The fewer of these things that an alleged victim does the less likely it is that he or she could have been the victim of a sexual assault and there be no DNA evidence of it. In other words, sometimes the absence of evidence is evidence of absence, if not quite conclusive evidence of absence.
I note that Mr. Cohan changed publishers for "Price of Silence". He moved from Random House, which published his two well-received books "House of Cards", and "Money and Power", to Scribner's.
In the spirit of the day, let us create some innuendos and conjectures ("I.C.")
Factoid: a successful (i.e., sells books) non-fiction author is a valuable property for a publishing house. So:
I.C. #1: Scribners outbid Random House for C's fourth book. Now it must, come hell or high water, recapture a very large financial investment, relying on Mr. Cohan's (previous) reputation, coupled with new marketing hype ("the definitive, magisterial...; "so you think you know what happened"; etc).
I.C. #2: Some senior executive at Scribner's, in particular, is on the line for the financial investment, and the decision to publish this turkey, whose average reviewer rating on Amazon is "bottom of the bird cage trash", to quote one reviewer. That executive is sweating bullets about now, but is pulling out all the plugs to sell books.
I.C. #3: Because of his as yet undisclosed motivation, C wanted to write a book about an 8 year old rape hoax. Random House resisted, pointing to C's 17 years on Wall Street and three successful business books as reasons to write another book on business, and his utter lack of expertise outside that narrow arena. Random House, reasonably, wanted C to stick to what he knew. C rebelled and, probably for more loot, (see I.C. #1) ran to Scribner's, who had the same reservations, but swallowed hard and made the deal.

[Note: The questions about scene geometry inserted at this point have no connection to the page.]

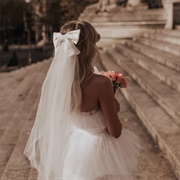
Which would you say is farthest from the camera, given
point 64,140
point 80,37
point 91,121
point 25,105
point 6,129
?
point 25,105

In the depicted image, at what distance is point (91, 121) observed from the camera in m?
2.66

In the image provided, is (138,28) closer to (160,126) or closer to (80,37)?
(160,126)

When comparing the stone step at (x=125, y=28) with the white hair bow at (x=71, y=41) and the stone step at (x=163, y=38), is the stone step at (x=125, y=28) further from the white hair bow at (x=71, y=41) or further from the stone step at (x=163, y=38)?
the white hair bow at (x=71, y=41)

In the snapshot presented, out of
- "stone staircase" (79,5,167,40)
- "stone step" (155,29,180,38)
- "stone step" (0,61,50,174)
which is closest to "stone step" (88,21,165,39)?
"stone staircase" (79,5,167,40)

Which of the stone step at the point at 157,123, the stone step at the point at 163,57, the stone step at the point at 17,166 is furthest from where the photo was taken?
the stone step at the point at 163,57

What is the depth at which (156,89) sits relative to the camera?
237 inches

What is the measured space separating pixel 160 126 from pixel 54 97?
2.22 metres

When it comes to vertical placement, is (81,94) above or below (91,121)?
above

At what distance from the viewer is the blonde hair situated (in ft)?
8.05

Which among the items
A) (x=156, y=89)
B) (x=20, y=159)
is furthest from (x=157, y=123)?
(x=20, y=159)

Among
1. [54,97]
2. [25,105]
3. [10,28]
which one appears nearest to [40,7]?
[10,28]

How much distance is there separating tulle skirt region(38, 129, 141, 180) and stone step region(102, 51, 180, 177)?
3.50ft

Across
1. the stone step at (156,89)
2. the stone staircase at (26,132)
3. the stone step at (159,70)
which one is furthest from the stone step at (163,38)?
the stone staircase at (26,132)

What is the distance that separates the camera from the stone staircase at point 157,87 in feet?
14.2
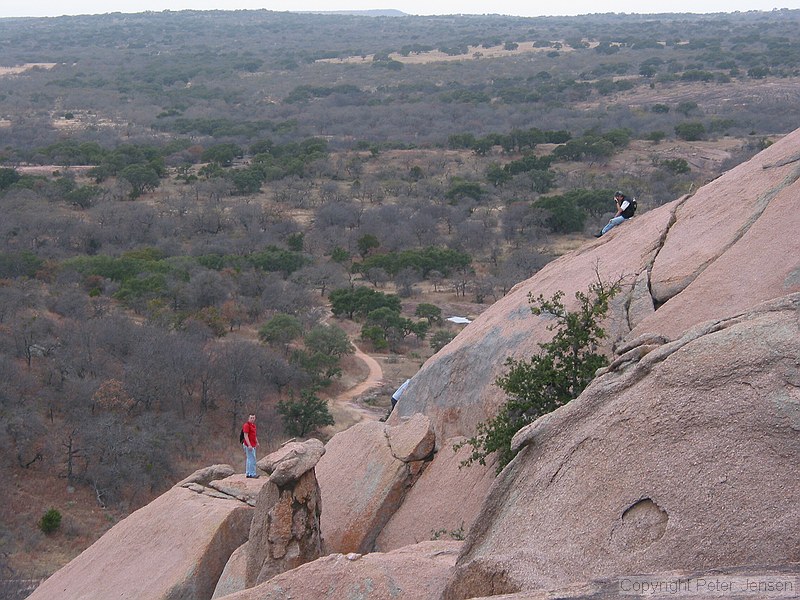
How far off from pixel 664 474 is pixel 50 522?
16.3 meters

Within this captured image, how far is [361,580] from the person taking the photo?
752 centimetres

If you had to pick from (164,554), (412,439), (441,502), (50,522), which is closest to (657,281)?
(441,502)

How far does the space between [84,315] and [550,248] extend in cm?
2159

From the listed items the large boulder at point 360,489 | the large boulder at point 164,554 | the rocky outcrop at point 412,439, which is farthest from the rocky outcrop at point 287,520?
the rocky outcrop at point 412,439

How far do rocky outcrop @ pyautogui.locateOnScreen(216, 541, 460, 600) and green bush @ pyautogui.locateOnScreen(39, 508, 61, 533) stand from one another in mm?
13052

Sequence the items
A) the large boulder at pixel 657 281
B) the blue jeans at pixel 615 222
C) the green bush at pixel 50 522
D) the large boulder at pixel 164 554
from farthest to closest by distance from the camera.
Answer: the green bush at pixel 50 522 < the blue jeans at pixel 615 222 < the large boulder at pixel 164 554 < the large boulder at pixel 657 281

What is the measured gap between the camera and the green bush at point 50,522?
1911 cm

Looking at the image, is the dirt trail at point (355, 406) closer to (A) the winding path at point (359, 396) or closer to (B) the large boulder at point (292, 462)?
(A) the winding path at point (359, 396)

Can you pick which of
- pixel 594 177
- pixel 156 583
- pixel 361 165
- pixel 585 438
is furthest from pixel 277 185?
pixel 585 438

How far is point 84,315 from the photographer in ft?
102

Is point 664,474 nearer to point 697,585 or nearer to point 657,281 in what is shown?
point 697,585

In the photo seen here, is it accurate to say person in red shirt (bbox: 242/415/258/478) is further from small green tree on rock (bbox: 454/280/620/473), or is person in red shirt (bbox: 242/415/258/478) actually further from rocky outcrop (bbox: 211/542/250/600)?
small green tree on rock (bbox: 454/280/620/473)

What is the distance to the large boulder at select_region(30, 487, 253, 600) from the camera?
10578mm

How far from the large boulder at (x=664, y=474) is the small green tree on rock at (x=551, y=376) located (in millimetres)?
2384
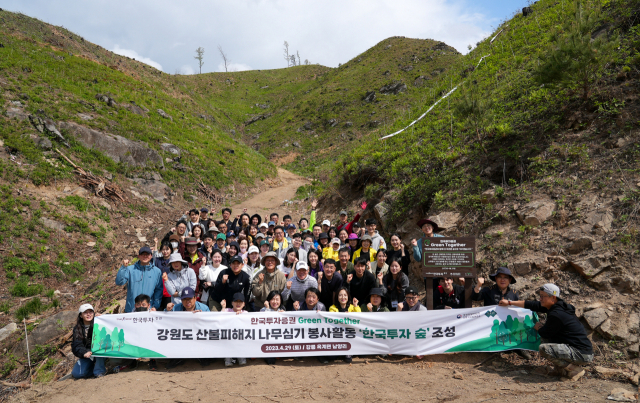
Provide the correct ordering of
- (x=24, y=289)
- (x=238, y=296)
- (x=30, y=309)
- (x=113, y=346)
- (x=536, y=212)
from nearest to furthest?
(x=113, y=346) → (x=238, y=296) → (x=536, y=212) → (x=30, y=309) → (x=24, y=289)

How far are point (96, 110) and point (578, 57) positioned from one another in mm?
23346

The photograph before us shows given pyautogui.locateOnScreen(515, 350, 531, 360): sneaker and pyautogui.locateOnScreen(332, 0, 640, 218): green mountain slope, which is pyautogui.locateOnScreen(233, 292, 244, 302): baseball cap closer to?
pyautogui.locateOnScreen(515, 350, 531, 360): sneaker

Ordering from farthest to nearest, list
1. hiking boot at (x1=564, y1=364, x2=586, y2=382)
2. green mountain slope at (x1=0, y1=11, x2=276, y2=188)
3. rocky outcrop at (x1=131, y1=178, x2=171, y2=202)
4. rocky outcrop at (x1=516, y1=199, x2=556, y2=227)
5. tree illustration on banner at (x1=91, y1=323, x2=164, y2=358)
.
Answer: rocky outcrop at (x1=131, y1=178, x2=171, y2=202), green mountain slope at (x1=0, y1=11, x2=276, y2=188), rocky outcrop at (x1=516, y1=199, x2=556, y2=227), tree illustration on banner at (x1=91, y1=323, x2=164, y2=358), hiking boot at (x1=564, y1=364, x2=586, y2=382)

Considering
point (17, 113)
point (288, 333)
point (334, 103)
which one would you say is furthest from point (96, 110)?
point (334, 103)

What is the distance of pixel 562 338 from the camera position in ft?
18.1

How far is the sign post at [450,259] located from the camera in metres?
6.70

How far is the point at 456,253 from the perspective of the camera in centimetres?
675

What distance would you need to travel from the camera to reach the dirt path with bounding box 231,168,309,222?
20434mm

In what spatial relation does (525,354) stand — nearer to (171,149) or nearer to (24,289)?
(24,289)

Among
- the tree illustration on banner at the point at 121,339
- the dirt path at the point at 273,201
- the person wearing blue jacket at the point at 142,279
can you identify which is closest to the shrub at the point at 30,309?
the person wearing blue jacket at the point at 142,279

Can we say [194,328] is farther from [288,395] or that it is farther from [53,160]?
[53,160]

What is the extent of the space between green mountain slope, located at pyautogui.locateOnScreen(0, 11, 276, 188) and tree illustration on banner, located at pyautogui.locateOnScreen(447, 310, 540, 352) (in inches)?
655

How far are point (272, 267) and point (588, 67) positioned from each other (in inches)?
368

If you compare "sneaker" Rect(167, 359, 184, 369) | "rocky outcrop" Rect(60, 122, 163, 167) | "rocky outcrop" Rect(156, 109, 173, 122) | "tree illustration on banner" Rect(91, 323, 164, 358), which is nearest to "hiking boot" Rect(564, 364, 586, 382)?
"sneaker" Rect(167, 359, 184, 369)
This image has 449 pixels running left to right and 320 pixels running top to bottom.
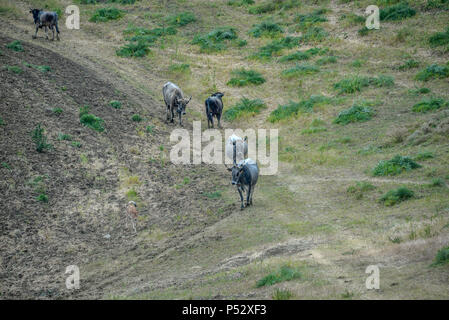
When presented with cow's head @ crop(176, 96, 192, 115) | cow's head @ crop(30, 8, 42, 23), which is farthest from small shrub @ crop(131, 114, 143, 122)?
cow's head @ crop(30, 8, 42, 23)

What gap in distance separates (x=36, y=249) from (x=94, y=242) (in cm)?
191

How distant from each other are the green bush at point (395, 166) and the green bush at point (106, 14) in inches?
1302

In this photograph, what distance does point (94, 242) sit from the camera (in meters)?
18.4

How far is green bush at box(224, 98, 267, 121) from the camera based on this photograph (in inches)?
1278

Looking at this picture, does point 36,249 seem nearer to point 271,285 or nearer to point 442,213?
point 271,285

(I can create I.C.'s with the best of them, such as William D. Cohan.)
I.C. #4: There is no proof that Cohan didn't convince Scribner's to pony up the money that Crystal demanded for speaking to Cohan. He's on the hook for the payoff unless the book's Amazon reviews run 2:1 +3 star or more.
For those of you that may have missed Lane Williamson's 4/16/2014 comment at KC's 'Cohan's Nifong Blindness' post, please go back and read Mr. Williamson's comment.
KC might be able to tell us if he's verified this comment.
Lane Williamson said...
I have never commented on this or any other blog about the Nifong case, but feel compelled to do so now. I did not prejudge Mike Nifong: rather,I evaluated the evidence presented at the hearing to reach my conclusions. I wrote no part of my concluding remarks prior to the end of the hearing: those were extemporaneous except for a few notes that I made during the panel's deliberation following closing arguments on the punishment phase of the hearing. Mr. Cohan has never contacted me.